# TASK PROMPT:
Reproduce verbatim the rows starting at the line containing "From among all" and ending at the end of the rows, including both ends.

# MATERIALS PROVIDED:

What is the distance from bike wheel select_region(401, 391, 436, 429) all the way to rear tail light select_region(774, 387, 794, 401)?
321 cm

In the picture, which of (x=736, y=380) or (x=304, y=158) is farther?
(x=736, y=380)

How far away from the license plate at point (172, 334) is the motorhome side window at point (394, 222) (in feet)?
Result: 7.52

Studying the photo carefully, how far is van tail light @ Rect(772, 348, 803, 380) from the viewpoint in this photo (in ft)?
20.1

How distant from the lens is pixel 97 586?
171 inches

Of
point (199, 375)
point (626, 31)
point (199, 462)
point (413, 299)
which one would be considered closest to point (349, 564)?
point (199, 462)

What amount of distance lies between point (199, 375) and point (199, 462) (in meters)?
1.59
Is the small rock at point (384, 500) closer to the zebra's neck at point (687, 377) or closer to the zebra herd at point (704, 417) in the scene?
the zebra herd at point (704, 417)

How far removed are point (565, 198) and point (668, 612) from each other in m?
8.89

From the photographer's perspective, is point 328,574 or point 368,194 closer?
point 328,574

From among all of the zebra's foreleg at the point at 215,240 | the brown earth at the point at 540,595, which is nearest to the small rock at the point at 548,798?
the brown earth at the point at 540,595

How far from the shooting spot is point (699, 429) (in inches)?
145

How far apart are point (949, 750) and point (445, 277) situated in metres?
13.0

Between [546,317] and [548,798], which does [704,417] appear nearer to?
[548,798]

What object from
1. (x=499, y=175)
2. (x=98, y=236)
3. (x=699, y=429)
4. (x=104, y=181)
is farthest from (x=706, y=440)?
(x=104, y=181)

# OUTPUT FOR THIS TASK:
From among all of the zebra's foreleg at the point at 215,240 | the brown earth at the point at 540,595, which is nearest to the small rock at the point at 548,798?
the brown earth at the point at 540,595

How far from the shooting spot is point (699, 429) (in inches)?
145

How far apart are point (949, 750) and point (445, 277) situated in metres?
13.0

Between [546,317] and [548,798], which does [704,417] appear nearer to?
[548,798]

What object from
1. (x=499, y=175)
2. (x=98, y=236)
3. (x=699, y=429)
4. (x=104, y=181)
is farthest from (x=706, y=440)?
(x=104, y=181)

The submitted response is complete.